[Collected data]
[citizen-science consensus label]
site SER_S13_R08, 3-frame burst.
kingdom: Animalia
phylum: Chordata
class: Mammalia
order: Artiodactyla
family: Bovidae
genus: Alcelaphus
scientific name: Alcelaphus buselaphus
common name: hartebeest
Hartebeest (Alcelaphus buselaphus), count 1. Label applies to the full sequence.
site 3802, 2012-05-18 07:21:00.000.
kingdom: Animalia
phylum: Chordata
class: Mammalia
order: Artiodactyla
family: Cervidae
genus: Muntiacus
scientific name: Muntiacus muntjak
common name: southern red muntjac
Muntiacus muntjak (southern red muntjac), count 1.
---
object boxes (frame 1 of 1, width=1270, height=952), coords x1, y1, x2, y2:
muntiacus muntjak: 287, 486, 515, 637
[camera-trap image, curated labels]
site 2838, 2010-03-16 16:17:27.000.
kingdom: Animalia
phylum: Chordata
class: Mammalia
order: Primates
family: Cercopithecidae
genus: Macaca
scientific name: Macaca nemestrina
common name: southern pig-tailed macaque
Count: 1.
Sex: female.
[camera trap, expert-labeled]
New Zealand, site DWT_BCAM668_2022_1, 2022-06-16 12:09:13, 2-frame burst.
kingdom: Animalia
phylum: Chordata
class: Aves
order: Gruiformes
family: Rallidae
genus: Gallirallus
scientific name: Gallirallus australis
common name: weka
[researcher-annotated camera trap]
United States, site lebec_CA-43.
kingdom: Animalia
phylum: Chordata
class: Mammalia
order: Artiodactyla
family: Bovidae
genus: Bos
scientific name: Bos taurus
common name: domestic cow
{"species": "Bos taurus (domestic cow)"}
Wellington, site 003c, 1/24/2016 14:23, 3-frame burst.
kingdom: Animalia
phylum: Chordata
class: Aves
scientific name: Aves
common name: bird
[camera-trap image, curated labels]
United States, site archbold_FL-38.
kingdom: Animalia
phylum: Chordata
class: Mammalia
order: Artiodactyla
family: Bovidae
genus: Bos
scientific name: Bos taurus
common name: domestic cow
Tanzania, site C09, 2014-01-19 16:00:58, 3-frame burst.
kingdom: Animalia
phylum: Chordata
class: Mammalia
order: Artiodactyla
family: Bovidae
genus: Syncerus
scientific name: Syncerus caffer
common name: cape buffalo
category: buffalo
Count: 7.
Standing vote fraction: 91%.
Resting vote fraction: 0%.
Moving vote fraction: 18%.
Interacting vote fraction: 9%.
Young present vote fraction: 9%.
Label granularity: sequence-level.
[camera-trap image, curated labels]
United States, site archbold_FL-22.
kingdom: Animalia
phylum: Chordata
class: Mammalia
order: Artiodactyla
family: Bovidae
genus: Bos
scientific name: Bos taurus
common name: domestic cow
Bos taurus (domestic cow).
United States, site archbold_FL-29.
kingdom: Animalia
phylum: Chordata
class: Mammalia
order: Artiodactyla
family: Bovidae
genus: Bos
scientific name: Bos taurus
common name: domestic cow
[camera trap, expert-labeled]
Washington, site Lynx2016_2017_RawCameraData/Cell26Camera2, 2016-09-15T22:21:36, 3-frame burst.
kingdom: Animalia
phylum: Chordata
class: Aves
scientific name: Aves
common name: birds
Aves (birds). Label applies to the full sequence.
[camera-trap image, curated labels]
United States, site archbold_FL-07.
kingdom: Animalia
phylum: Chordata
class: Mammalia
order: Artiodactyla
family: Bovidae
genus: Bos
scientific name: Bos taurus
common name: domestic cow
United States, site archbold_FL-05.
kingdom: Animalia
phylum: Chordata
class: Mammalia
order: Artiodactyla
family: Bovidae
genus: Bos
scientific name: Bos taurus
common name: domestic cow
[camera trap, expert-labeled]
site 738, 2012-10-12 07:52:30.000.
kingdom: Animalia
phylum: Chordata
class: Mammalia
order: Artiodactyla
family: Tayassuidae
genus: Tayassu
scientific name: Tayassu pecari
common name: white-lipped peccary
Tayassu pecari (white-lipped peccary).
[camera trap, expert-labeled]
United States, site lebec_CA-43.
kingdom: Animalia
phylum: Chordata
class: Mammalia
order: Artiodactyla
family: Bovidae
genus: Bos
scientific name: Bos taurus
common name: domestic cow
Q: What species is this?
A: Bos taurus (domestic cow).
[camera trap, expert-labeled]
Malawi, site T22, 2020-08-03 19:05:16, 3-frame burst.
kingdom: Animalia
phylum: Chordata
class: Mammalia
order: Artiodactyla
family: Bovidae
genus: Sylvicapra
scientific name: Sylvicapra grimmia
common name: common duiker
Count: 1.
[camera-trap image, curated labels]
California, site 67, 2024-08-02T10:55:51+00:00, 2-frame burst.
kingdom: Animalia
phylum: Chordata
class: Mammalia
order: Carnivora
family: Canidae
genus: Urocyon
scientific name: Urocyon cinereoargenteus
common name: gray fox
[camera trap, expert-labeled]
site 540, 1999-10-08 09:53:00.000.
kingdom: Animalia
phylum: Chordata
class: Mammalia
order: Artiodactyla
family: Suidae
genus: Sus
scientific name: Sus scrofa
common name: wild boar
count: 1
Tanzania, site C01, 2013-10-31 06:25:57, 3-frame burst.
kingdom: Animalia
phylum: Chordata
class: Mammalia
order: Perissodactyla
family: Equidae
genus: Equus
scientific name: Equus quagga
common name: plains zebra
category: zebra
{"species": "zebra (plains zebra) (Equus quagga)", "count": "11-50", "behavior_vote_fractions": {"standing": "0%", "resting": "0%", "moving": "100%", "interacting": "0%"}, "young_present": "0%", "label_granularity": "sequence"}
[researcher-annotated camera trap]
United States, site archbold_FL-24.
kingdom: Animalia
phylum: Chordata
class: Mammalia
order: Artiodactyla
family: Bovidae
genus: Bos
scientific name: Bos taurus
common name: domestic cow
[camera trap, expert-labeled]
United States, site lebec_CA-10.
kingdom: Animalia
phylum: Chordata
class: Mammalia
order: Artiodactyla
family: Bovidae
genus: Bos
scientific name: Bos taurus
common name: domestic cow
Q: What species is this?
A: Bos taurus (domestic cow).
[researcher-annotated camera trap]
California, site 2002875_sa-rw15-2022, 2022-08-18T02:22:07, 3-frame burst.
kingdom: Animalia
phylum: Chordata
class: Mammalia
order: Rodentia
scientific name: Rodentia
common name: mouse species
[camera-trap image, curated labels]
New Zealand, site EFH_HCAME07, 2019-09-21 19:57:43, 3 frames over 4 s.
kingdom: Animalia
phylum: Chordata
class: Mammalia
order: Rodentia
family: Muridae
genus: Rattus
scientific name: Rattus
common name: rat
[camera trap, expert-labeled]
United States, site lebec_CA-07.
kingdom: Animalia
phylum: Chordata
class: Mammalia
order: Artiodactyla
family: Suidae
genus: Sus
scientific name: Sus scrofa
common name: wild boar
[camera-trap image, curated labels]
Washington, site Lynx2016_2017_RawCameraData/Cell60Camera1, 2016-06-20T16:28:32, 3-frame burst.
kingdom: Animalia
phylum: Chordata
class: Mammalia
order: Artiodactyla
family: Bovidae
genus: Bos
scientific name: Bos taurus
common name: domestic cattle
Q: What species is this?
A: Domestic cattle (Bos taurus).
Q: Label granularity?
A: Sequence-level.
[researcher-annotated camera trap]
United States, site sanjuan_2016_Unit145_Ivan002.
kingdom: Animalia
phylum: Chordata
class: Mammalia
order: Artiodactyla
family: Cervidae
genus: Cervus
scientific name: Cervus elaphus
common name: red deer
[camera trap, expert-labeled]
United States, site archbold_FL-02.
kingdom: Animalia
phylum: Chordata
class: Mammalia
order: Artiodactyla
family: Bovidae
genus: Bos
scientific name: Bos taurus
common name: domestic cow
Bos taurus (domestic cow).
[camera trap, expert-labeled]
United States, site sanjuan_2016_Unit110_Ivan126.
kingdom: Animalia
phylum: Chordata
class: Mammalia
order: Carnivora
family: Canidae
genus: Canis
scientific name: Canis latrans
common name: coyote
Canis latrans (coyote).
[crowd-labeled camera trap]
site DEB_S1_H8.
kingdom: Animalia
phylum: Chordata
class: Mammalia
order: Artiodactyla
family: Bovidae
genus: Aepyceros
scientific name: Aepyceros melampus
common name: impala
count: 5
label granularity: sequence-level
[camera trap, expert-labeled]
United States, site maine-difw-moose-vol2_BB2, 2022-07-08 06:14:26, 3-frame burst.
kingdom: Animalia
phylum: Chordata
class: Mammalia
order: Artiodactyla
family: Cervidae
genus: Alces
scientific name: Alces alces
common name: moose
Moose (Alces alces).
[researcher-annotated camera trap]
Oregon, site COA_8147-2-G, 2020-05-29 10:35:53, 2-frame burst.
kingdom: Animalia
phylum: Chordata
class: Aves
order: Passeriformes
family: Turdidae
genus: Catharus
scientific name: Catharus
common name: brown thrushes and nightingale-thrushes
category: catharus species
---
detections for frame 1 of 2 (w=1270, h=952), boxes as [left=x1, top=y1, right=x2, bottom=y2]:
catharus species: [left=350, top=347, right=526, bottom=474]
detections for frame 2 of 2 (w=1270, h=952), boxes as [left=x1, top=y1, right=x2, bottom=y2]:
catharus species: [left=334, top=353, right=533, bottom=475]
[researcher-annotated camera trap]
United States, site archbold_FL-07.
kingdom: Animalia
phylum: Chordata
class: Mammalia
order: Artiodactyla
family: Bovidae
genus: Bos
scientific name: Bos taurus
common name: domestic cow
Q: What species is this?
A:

- [Required action]
The output must consist solely of the lines from the first line of the records through the line containing "Label granularity: sequence-level.", reproduced exactly.

- [Solution]
[citizen-science consensus label]
site SER_S13_R08, 3-frame burst.
kingdom: Animalia
phylum: Chordata
class: Mammalia
order: Artiodactyla
family: Bovidae
genus: Alcelaphus
scientific name: Alcelaphus buselaphus
common name: hartebeest
Hartebeest (Alcelaphus buselaphus), count 1. Label applies to the full sequence.
site 3802, 2012-05-18 07:21:00.000.
kingdom: Animalia
phylum: Chordata
class: Mammalia
order: Artiodactyla
family: Cervidae
genus: Muntiacus
scientific name: Muntiacus muntjak
common name: southern red muntjac
Muntiacus muntjak (southern red muntjac), count 1.
---
object boxes (frame 1 of 1, width=1270, height=952), coords x1, y1, x2, y2:
muntiacus muntjak: 287, 486, 515, 637
[camera-trap image, curated labels]
site 2838, 2010-03-16 16:17:27.000.
kingdom: Animalia
phylum: Chordata
class: Mammalia
order: Primates
family: Cercopithecidae
genus: Macaca
scientific name: Macaca nemestrina
common name: southern pig-tailed macaque
Count: 1.
Sex: female.
[camera trap, expert-labeled]
New Zealand, site DWT_BCAM668_2022_1, 2022-06-16 12:09:13, 2-frame burst.
kingdom: Animalia
phylum: Chordata
class: Aves
order: Gruiformes
family: Rallidae
genus: Gallirallus
scientific name: Gallirallus australis
common name: weka
[researcher-annotated camera trap]
United States, site lebec_CA-43.
kingdom: Animalia
phylum: Chordata
class: Mammalia
order: Artiodactyla
family: Bovidae
genus: Bos
scientific name: Bos taurus
common name: domestic cow
{"species": "Bos taurus (domestic cow)"}
Wellington, site 003c, 1/24/2016 14:23, 3-frame burst.
kingdom: Animalia
phylum: Chordata
class: Aves
scientific name: Aves
common name: bird
[camera-trap image, curated labels]
United States, site archbold_FL-38.
kingdom: Animalia
phylum: Chordata
class: Mammalia
order: Artiodactyla
family: Bovidae
genus: Bos
scientific name: Bos taurus
common name: domestic cow
Tanzania, site C09, 2014-01-19 16:00:58, 3-frame burst.
kingdom: Animalia
phylum: Chordata
class: Mammalia
order: Artiodactyla
family: Bovidae
genus: Syncerus
scientific name: Syncerus caffer
common name: cape buffalo
category: buffalo
Count: 7.
Standing vote fraction: 91%.
Resting vote fraction: 0%.
Moving vote fraction: 18%.
Interacting vote fraction: 9%.
Young present vote fraction: 9%.
Label granularity: sequence-level.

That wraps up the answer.